PROBLEM DETAILS: Can you put every line of the data below into a numbered list, skipping the blank lines and leaving the pictures out?

Spatial reasoning dataset excerpts:
------------------------------------------------

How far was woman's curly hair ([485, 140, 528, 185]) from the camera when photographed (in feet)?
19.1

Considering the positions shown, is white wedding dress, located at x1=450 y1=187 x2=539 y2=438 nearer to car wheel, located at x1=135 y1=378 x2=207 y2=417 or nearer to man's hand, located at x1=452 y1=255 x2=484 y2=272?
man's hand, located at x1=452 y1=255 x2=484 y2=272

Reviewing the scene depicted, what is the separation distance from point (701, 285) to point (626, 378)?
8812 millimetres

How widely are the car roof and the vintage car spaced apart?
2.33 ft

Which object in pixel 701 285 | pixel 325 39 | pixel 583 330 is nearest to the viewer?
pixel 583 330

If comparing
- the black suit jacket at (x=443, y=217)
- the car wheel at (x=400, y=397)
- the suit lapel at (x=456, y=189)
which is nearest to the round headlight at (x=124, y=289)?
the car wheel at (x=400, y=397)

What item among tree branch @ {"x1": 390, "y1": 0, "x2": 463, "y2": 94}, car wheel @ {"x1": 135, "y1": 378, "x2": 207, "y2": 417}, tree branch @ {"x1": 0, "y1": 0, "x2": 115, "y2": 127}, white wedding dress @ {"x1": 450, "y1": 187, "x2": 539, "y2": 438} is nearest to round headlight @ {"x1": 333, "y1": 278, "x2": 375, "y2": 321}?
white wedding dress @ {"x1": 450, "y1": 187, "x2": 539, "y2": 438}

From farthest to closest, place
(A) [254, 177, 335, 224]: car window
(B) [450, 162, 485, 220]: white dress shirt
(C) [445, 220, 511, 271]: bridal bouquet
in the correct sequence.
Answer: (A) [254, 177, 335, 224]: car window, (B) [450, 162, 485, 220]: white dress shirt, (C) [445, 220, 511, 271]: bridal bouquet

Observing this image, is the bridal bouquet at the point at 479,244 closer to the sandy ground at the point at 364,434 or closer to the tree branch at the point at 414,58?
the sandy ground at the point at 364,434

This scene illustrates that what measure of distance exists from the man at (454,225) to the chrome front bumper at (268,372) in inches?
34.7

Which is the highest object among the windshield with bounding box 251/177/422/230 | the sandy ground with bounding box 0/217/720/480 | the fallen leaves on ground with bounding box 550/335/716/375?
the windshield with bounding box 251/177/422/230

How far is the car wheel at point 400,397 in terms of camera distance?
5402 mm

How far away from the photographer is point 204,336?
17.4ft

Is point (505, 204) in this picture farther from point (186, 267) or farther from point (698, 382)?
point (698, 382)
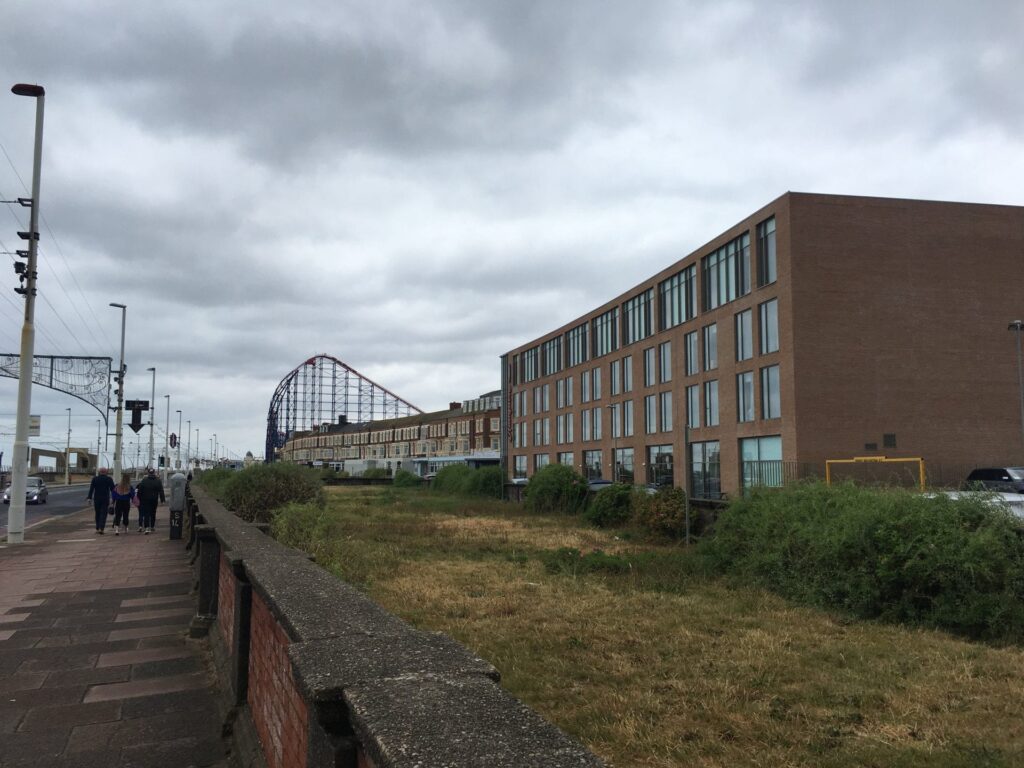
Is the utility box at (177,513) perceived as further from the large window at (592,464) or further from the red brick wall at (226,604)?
the large window at (592,464)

------------------------------------------------

REPLY:
1. How far was woman's curly hair ([485, 140, 528, 185]) from the camera when photographed (in feet)?
2. 19.1
3. Considering the positions shown, is white wedding dress, located at x1=450 y1=187 x2=539 y2=438 nearer to car wheel, located at x1=135 y1=378 x2=207 y2=417 or nearer to man's hand, located at x1=452 y1=255 x2=484 y2=272?
4. man's hand, located at x1=452 y1=255 x2=484 y2=272
5. Reviewing the scene depicted, what is the separation distance from point (701, 285) to point (626, 378)?
6. 8812 millimetres
7. How widely are the car roof and the vintage car spaced apart?
8. 2.33 ft
9. Which object in pixel 701 285 | pixel 325 39 | pixel 583 330 is nearest to the viewer?
10. pixel 583 330
11. If comparing
12. - the black suit jacket at (x=443, y=217)
13. - the car wheel at (x=400, y=397)
14. - the suit lapel at (x=456, y=189)
15. which is nearest to the round headlight at (x=124, y=289)?
16. the car wheel at (x=400, y=397)
17. What item among tree branch @ {"x1": 390, "y1": 0, "x2": 463, "y2": 94}, car wheel @ {"x1": 135, "y1": 378, "x2": 207, "y2": 417}, tree branch @ {"x1": 0, "y1": 0, "x2": 115, "y2": 127}, white wedding dress @ {"x1": 450, "y1": 187, "x2": 539, "y2": 438} is nearest to round headlight @ {"x1": 333, "y1": 278, "x2": 375, "y2": 321}?
18. white wedding dress @ {"x1": 450, "y1": 187, "x2": 539, "y2": 438}
19. From farthest to closest, place
20. (A) [254, 177, 335, 224]: car window
21. (B) [450, 162, 485, 220]: white dress shirt
22. (C) [445, 220, 511, 271]: bridal bouquet
23. in the correct sequence.
24. Answer: (A) [254, 177, 335, 224]: car window, (B) [450, 162, 485, 220]: white dress shirt, (C) [445, 220, 511, 271]: bridal bouquet
25. Observing this image, is the bridal bouquet at the point at 479,244 closer to the sandy ground at the point at 364,434 or closer to the tree branch at the point at 414,58?
26. the sandy ground at the point at 364,434
27. This scene illustrates that what measure of distance exists from the man at (454,225) to the chrome front bumper at (268,372) in inches?
28. 34.7
29. Which is the highest object among the windshield with bounding box 251/177/422/230 | the sandy ground with bounding box 0/217/720/480 | the fallen leaves on ground with bounding box 550/335/716/375?
30. the windshield with bounding box 251/177/422/230
31. How far is the car wheel at point 400,397 in terms of camera distance?
32. 5402 mm
33. How far away from the photographer is point 204,336?
34. 17.4ft
35. Is point (505, 204) in this picture farther from point (186, 267) or farther from point (698, 382)?
36. point (698, 382)
37. Is the utility box at (177,513) perceived as further from the large window at (592,464) or further from the red brick wall at (226,604)?
38. the large window at (592,464)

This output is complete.